### PROBLEM REQUIREMENTS
Identify all lines in the data containing the string "Zealand". Copy them out.

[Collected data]

====

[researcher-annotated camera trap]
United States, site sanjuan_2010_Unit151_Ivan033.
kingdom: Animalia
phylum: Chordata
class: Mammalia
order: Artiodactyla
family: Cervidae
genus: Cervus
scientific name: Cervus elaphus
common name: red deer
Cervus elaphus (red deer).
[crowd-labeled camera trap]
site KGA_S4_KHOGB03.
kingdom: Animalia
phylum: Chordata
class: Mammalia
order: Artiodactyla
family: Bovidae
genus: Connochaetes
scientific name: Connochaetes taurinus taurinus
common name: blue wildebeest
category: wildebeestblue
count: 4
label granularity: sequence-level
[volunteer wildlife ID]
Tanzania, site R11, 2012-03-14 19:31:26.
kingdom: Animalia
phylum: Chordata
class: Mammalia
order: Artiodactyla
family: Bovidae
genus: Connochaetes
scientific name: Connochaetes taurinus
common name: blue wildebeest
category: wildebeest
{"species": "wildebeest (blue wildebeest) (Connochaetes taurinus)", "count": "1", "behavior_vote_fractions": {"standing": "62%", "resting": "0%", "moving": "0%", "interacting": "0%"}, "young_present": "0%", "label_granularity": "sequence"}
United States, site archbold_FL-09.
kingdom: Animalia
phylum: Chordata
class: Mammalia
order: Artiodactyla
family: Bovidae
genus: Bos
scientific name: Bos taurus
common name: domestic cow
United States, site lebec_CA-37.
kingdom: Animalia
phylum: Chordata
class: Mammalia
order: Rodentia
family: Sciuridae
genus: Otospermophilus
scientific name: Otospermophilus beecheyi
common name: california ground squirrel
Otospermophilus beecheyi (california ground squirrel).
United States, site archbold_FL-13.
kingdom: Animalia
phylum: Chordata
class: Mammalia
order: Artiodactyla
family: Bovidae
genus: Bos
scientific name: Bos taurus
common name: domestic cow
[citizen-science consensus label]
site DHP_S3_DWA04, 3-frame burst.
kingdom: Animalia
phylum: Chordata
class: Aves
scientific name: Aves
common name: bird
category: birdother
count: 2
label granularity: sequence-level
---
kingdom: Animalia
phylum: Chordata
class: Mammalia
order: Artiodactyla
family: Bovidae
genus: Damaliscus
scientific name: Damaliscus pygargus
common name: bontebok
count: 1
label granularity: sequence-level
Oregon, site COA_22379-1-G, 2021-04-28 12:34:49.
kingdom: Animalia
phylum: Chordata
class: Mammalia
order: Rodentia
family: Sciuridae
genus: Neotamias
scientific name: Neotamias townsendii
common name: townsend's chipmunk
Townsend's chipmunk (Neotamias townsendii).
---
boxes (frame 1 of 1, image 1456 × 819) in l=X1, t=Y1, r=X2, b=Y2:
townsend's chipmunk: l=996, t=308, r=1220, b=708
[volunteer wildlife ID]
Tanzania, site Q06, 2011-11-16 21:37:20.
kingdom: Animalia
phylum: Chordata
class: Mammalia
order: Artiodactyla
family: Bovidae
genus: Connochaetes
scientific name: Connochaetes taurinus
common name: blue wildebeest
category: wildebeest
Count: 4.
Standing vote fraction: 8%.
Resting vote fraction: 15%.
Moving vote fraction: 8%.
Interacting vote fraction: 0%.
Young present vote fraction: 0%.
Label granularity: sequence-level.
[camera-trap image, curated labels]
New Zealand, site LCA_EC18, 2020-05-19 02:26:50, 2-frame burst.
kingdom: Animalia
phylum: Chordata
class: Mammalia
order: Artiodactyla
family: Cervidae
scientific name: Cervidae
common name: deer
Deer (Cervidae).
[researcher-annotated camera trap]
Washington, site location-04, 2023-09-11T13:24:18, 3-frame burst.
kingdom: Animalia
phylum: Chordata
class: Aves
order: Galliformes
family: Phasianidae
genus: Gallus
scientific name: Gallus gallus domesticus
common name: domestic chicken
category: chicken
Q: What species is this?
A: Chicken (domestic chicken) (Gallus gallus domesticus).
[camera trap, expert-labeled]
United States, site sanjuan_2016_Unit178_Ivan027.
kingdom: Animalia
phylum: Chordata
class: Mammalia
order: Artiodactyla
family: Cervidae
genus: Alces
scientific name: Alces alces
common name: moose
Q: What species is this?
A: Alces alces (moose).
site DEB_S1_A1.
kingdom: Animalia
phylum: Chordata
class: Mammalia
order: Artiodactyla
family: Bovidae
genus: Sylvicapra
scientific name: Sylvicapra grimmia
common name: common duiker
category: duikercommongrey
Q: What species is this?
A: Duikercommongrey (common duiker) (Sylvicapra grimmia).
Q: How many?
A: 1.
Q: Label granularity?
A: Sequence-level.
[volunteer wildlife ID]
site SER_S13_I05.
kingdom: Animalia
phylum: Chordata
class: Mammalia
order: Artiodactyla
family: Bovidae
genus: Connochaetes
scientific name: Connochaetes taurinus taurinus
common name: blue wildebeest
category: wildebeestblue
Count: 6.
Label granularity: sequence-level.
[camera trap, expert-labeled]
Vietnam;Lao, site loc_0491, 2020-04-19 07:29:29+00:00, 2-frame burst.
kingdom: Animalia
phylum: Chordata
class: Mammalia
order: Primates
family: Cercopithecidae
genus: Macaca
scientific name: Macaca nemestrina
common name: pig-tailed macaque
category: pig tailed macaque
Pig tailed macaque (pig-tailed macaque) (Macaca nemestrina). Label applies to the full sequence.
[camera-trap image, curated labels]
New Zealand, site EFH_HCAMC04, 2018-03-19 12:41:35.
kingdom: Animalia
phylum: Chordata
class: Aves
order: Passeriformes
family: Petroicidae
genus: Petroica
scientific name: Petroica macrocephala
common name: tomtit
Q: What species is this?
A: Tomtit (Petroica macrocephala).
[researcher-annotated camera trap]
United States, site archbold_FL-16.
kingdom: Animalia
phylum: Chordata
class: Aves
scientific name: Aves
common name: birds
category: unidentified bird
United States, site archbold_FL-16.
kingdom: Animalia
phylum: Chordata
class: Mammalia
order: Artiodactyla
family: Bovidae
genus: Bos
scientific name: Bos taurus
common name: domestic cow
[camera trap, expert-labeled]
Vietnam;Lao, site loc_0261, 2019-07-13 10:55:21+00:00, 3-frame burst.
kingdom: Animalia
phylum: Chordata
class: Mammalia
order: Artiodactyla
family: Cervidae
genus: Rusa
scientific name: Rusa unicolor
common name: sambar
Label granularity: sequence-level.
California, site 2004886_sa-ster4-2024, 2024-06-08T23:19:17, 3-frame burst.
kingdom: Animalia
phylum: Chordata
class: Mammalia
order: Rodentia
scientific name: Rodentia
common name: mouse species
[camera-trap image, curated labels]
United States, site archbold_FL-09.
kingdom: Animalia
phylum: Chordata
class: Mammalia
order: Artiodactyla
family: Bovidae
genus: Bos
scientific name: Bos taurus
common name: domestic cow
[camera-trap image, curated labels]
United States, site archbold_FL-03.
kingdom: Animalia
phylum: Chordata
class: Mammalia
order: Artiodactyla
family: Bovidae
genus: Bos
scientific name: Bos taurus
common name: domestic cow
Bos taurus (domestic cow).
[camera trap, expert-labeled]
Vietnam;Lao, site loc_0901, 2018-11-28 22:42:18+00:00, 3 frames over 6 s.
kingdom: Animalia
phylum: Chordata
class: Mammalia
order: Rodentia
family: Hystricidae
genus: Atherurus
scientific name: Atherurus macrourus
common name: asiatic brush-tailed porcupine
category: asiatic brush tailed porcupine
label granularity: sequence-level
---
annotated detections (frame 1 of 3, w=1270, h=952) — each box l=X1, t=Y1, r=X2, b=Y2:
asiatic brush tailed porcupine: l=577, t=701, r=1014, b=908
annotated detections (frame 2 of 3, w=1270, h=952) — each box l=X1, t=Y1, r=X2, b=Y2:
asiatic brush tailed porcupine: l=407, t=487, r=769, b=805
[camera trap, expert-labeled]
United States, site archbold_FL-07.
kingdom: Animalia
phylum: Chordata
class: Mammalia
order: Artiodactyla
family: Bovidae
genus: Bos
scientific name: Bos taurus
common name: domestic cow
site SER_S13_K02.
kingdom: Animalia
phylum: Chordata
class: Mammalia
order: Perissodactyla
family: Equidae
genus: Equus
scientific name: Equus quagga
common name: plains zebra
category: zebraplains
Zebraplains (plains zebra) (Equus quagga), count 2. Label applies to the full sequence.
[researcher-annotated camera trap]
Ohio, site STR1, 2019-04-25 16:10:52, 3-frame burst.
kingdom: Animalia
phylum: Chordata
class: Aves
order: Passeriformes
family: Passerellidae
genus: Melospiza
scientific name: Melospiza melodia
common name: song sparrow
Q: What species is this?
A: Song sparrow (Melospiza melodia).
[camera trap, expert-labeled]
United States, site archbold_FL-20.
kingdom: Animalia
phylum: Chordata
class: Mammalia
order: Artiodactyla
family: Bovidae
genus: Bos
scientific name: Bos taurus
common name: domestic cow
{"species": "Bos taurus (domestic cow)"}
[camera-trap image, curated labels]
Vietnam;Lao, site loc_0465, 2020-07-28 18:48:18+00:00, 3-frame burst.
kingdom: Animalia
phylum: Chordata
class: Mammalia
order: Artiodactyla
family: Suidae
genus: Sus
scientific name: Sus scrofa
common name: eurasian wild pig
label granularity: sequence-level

====

### EXPECTED ANSWER
New Zealand, site LCA_EC18, 2020-05-19 02:26:50, 2-frame burst.
New Zealand, site EFH_HCAMC04, 2018-03-19 12:41:35.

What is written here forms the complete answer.